*** RAW DATA Section Begins ***

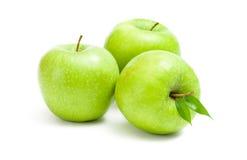 Slut upp av gröna äpplen arkivbilder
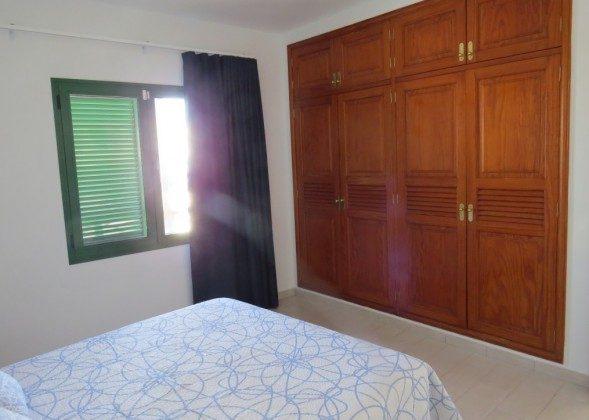 LZ 169285-10 Schrank im Schlafzimmer
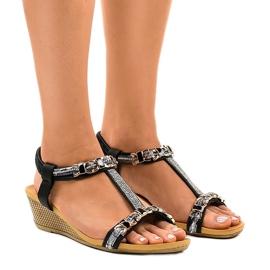 Svart kil sandaler med studs 9-59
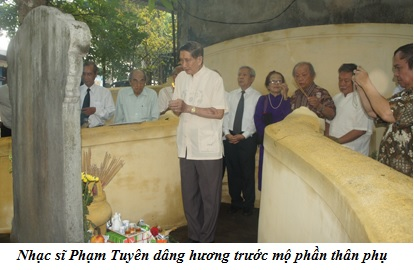 Pham Tuyen dang huong truoc mo Pham Quynh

*** RAW DATA Section Ends ***

WHAT YOU HAVE TO DO: Everything in the listing is to be returned word for word, except the pictures.

RESPONSE:
 Slut upp av gröna äpplen arkivbilder
 LZ 169285-10 Schrank im Schlafzimmer
 Svart kil sandaler med studs 9-59
 Pham Tuyen dang huong truoc mo Pham Quynh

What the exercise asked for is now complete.